Ari sintió que su respiración se cortaba al levantar la mirada y encontrarse con sus ojos—. ¿Un poco narcisista, no?
—¿Lo soy? —preguntó él justo cuando introdujo un dedo dentro de ella, y un gemido sin vergüenza escapó de los labios de Ari—. ¡Ah!
Con sus intensos ojos clavados en ella, raspó la punta de su dedo dentro de ella mientras lo empujaba más adentro.
—¡Ah! ¡Nicolai! —Ari gritó, ya fuera de placer o de dolor, cuando él añadió otro dedo. Sus dedos comenzaron a estirarla por dentro mientras los empujaban tan lejos como podía.
Pero eso no era lo que estaba volviendo loca a Ari. Era esa mirada en los ojos de Nicolai, como si no pudiera tener suficiente de ella. Como si ella fuera la misma existencia que lo mantenía en la tierra, incluso si era temporal… Ari disfrutaba la sensación de ser el hogar de alguien.
Sus ardientes ojos rojos permanecían fijos en sus brillantes ojos azules mientras bombeaba sus dedos dentro de ella. Sus piernas temblaron mientras él seguía aumentando el ritmo.

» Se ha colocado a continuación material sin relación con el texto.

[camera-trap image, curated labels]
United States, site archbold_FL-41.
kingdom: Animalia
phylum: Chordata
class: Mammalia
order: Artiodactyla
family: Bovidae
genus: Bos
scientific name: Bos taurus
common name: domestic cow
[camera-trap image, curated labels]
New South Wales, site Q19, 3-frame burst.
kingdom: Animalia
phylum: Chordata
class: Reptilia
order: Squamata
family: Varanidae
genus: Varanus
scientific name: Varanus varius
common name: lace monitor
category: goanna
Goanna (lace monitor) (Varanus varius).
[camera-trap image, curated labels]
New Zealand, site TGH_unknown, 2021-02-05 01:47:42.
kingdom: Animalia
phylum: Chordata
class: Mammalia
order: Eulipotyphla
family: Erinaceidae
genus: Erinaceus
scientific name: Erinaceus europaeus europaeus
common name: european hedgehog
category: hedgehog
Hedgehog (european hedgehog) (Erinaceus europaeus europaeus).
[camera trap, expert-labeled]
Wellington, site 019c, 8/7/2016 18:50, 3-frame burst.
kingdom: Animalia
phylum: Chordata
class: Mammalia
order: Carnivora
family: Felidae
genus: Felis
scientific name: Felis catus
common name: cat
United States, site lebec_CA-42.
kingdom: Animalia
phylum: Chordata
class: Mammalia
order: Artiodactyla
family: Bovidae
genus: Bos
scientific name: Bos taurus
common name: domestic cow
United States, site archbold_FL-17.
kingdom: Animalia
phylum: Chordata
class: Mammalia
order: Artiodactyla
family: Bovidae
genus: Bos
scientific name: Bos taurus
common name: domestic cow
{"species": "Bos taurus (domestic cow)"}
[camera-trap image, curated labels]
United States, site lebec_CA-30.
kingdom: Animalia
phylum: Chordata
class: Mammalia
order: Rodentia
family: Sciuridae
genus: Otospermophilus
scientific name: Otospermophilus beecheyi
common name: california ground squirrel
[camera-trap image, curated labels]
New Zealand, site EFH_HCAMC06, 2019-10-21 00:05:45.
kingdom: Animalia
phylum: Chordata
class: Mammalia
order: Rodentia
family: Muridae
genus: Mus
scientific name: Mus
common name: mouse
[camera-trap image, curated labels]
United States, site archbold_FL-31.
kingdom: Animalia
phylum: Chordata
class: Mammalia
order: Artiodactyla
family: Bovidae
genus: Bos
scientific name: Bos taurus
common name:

—Eso es. Revela tus deseos retorcidos para que yo los vea, haz de mí un desastre, Pallas —gruñó mientras deslizaba su otra mano por el costado de su cintura, subía por su pecho y enrollaba sus dedos alrededor de su cuello.
Ari sintió que sus ojos se revolvían en la nuca, mientras su espalda se arqueaba alejándose de la cama. Giró la cabeza de izquierda a derecha mientras apretaba las sábanas debajo de ella con sus dedos.
Respiraciones entrecortadas salían de sus labios mientras un hilo ligero de saliva goteaba por su garganta desde la esquina de sus labios.
—Nico—Nicolai—oh Dios mío—oh Dios mío… —jadeó mientras él comenzaba a golpear con sus dedos su dulce punto.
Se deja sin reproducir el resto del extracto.